Open Downtown-Case opened 1 week ago
cc @ArthurZucker @gante
I am not sure if it's a bug, the doc is probably wrong as for transformers specifically you need max_position_embeddings
. If VLLM reads origina_max_position_embeddings
(and transformers does as well) I think we should update it!
@gante as you wrote this!
I believe the transformers implementation reads max_position_embeddings, and doesn't use original_max_position_embeddings for yarn.

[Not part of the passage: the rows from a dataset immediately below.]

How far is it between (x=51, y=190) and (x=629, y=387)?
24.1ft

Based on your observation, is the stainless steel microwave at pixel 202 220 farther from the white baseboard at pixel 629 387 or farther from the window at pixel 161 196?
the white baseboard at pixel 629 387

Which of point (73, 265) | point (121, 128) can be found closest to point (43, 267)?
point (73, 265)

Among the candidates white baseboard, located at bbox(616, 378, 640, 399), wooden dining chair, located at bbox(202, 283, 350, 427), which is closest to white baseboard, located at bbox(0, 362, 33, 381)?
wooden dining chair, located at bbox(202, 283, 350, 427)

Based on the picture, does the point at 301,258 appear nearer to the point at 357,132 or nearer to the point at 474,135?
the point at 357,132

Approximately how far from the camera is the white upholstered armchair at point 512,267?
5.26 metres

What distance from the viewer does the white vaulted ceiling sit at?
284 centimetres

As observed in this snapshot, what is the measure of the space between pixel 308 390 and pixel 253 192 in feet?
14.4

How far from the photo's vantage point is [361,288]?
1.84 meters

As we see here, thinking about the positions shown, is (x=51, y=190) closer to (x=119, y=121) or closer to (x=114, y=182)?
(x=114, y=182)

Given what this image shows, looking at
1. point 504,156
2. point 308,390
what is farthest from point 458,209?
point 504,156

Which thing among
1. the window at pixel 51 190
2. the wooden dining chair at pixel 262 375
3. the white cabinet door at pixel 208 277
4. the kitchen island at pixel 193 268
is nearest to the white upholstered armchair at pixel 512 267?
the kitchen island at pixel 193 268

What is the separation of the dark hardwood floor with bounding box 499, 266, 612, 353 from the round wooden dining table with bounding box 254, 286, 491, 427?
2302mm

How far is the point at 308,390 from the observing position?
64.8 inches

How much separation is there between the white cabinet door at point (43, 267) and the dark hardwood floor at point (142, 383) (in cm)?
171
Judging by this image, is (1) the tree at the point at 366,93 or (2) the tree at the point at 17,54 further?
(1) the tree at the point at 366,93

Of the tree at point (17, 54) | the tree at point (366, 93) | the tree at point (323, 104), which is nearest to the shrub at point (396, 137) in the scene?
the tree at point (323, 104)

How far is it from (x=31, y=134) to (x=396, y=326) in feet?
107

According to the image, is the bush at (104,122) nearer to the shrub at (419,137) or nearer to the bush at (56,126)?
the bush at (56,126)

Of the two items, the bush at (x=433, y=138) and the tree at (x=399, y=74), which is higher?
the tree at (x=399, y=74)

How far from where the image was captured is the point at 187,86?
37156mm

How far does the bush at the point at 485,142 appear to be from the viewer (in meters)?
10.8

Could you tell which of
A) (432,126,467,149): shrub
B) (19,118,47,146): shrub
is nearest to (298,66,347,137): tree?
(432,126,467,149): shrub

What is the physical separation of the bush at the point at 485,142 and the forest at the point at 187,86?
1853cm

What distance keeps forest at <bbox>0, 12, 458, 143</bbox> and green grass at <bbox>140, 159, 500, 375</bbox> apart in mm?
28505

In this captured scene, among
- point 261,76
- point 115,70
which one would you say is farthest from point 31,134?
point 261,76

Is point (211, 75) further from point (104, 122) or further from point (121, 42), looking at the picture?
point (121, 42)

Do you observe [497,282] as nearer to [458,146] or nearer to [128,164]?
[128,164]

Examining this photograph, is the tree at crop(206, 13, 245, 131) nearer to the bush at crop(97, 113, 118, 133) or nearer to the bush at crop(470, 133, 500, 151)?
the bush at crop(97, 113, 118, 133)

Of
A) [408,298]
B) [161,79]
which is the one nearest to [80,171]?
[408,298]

We read original_max_position_embeddings
for other scaling, which is why I wonder why we don't for yarn
if that is the standards!
Yarn supposedly doesn't need it! It just needs the scale! And the scale seems to be a multiple of the base context (For instance, with Qwen 2, its a 4.0, with a base ctx of 32K and a max yarn ctx of 128K).
...And this is what piqued my interest. The scaling factor is seemingly static for any max_position_embeddings you set. For Qwen 2.5, for instance, it's ostensibly always 4.0 even if one only needs 64K context. But is changing the scaling factor with the max desired context more optimal?
In other words, maybe transformers should only read original_max_position_embeddings, and then compute the scale for yarn? I am testing if thats optimal over the next few days, but I'm not deeply familiar with how yarn is supposed to work.
Sorry for the lack of template, but this not so much a feature request or help request, but rather a request for "clarification" and a possible config/implementation bug with Qwen 2.5.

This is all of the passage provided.